[TEXT SECTION Boundary: Start]
To be honest, this years-in-a-dream thing doesn't surprise me at all. It's one of the things I love about dreams.

I've been experimenting with a polyphasic sleep schedule for a while now (10-15 mins every 4 hours)

The amazing thing is that I'll have these increadibly vivid, complex dreams that seem to last for hours, even days, and yet I know for a fact I've only been in REM for about 10 mins.

I think there's a really good story for a book in here somewhere

----------


## i_speel_good

Dreams actually last 2-10 seconds.

----------


## archdreamer

> Dreams actually last 2-10 seconds. [citation needed]



Fixed.

----------


## SEBSTER

holy moly guacamole.
i have only had dreams that seem to last days but never years!

----------


## mylucidworld

> holy moly guacamole.
> i have only had dreams that seem to last days but never years!



Me neither, and i don't want to either!

----------


## LucidMike14

Ive had very long dreams but I think I speak for everyone when I say it is hard to try to interpret how much time has been spent during your dream. Sounds cool though, yeah, the dream world is amazing.

----------


## Zakar

Wow, imagine being stuck in a nightmare for a year!  What a....nightmare!  I hope this don't ever happen to me.

----------


## TravisE

I haven't yet experienced any dreams that felt like more than about an hour (with the exception of the occasional dream where I'm sleeping through the night or having a long series of false awakenings, but it's easy to see how such dreams can feel like they've lasted an entire night while only having maybe 30 minutes' or so worth of actual content).

There are various mechanisms that many (or virtually all?) of my dreams use that others have mentioned already, like scene cuts to later points and false memories. The interesting thing, though, is that I don't seem to be readily fooled by them. When I wake up, it's usually very clear to me when I "remembered" something happening that I neither actually did in real life nor in the dream itself. And a scene transition to a later time doesn't usually make me feel like that much time actually passed.

I wonder if it's possible that not everyone can recognize false memories as easily and therefore may think they've had an extraordinarily long dream. In my case, almost all of my dreams seem to incorporate at least one false memory, but the difference between a false memory and something I actually did in the dream seems very clear to me when I recall the dream. Perhaps that's not the case for everybody?

----------


## polmc

> I had another one of those long dreams last night. I dreamt that i moved to spain and i recall being there for a week. Days and nights went by and then i moved back after a week because i missed home. But whether it was that long or just seemed that long i don't know. (b6 100mg used)



Liar! You can't be homesick if you live in spain!!

----------


## Cammy

I've had a lucid that "felt" like 20-30mins but when i wrote it down. It must have only been about 5minutes.

Don't know why it "felt" longer tho

----------


## TravisE

> I've had a lucid that "felt" like 20-30mins but when i wrote it down. It must have only been about 5minutes.
[TEXT SECTION Boundary: End]
[EXCERPTED RECORDS Boundary: Start]
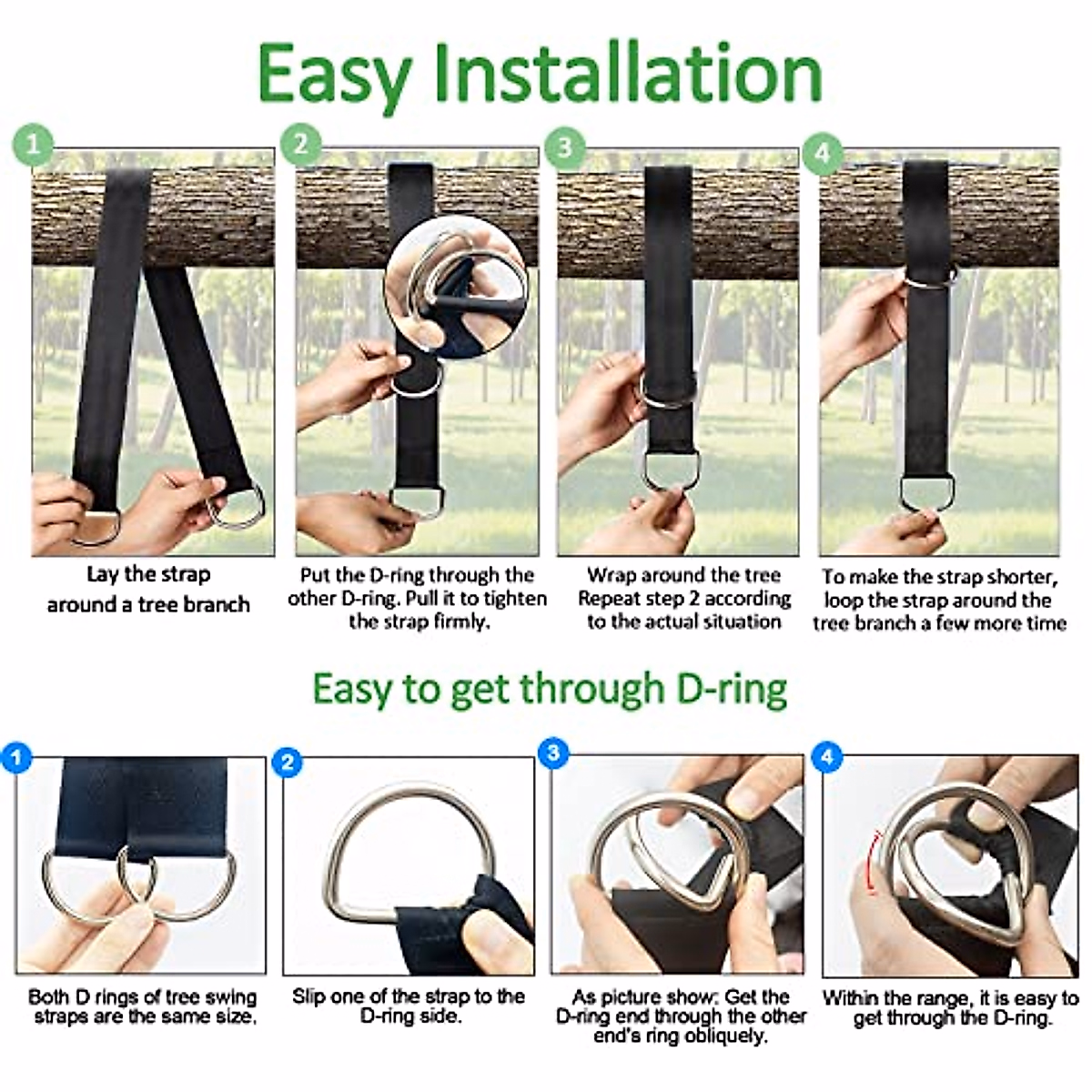 Easy Installation

1

Lay the strap around a tree branch

2

Put the D-ring through the other D-ring. Pull it to tighten the strap firmly.

3

Wrap around the tree Repeat step 2 according to the actual situation

4

To make the strap shorter, loop the strap around the tree branch a few more time

Easy to get through D-ring

1

Both D rings of tree swing straps are the same size.

2

Slip one of the strap to the D-ring side.

3

As picture show: Get the D-ring end through the other end's ring obliquely.

4

Within the range, it is easy to get through the D-ring.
[EXCERPTED RECORDS Boundary: End]
WHAT IS BEING ASKED:
In the dream-length thread, what polyphasic sleep schedule does the first poster describe following?

WRITTEN REPLY:
Sleeping 10-15 minutes every 4 hours.